Foi por meio da bolsa que Guilherme, natural de Piripiri (PI), teve a oportunidade de passar um ano na Espanha aperfeiçoando sua pesquisa no Departamento de Farmacologia da Universidade de Sevilla.
Aluno de escola pública, o caminho de Guilherme Lopes foi pavimentado em função do Enem e do ProUni, facilitadores para que conseguisse bolsa de estudos no curso de Biomedicina da Faculdade Maurício de Nassau, na capital Teresina.
Atualmente lecionando nas disciplinas de Farmácia e Enfermagem na Faculdade Chrisfapi, o jovem ressaltou o apoio para concluir o objetivo de se tornar doutor. “Me lancei ao novo, vivenciei o inesperado, saboreei o doce e o amargo, mas em todo o tempo o Todo Poderoso cuidou de mim”, declarou ao site Awebic.

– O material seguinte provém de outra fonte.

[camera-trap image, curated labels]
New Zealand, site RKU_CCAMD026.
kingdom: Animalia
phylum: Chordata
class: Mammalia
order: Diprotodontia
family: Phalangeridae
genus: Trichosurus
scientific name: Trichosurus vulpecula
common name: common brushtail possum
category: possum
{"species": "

Meritocracia não, políticas públicas
Beneficiado por uma série de políticas públicas de democratização do acesso aos estudos, Guilherme afirma a necessidade do fortalecimento das ações afirmativas como instrumentos de saneamento de desigualdades históricas. Entre elas, destaca a Lei de Cotas, sancionada pelo governo federal em 2012, e que desde então provocou uma mudança no perfil dos estudantes universitários e de institutos federais.
A medida reserva 50% das vagas para alunos negros, indígenas ou pessoas vindas de escolas públicas. Efeito das cotas, o número de negros nas universidades dobrou em menos de 10 anos. De acordo com dados da Secretaria de Políticas de Promoção da Igualdade Racial (Seppir), a medida já ofertou por volta de 150 mil vagas para negros até 2015.
“Em três anos, a Lei de Cotas nas Universidades provou ser um instrumento eficaz para reduzir as desigualdades existentes na sociedade. A medida permitiu o ingresso no ensino superior de jovens que normalmente não teriam essa chance”, explicou a ex-ministra da Seppir Nilma Lino Gomes, em matéria do Geledés.
O Instituto Brasileiro de Geografia e Estatística (IBGE) divulgou que, em 2015, o número de negros entre 18 e 24 anos que chegaram ao nível superior era de 12%, ou seja, menos da metade dos 26,5% de brancos.
O IBGE destaca ainda que a dificuldade de acesso dos negros se dá pela educação defasada recebida por essa parcela da população. No tempo em que deveriam estar matriculados em universidades, 53,2% dos negros ainda estão no ensino fundamental ou médio, ante 29,1% de brancos.
Sueli Carneiro, doutora em Educação pela Universidade de São Paulo (USP) e fundadora do Geledés (Instituto da Mulher Negra) primeira organização negra e feminista independente de São Paulo, acredita que a as cotas escancaram os efeitos causados pelo racismo na sociedade brasileira.
“O melhor das cotas é a sua capacidade de tirar as máscaras do racismo, da discriminação racial, e explicitar a verdadeira natureza dessas ideologias: a legitimação de privilégios raciais e sociais. Elas obrigam que os diferentes interesses envolvidos e beneficiários da exclusão se manifestem”, salientou em artigo publicado no próprio Geledés.
“E é por isso que elas são capazes de galvanizar a opinião pública porque o monopólio histórico dos grupos racialmente hegemônicos no acesso as melhores oportunidades sociais se veem por elas ameaçados. Para preservá-los, diferentes discursos são acionados”, concluiu.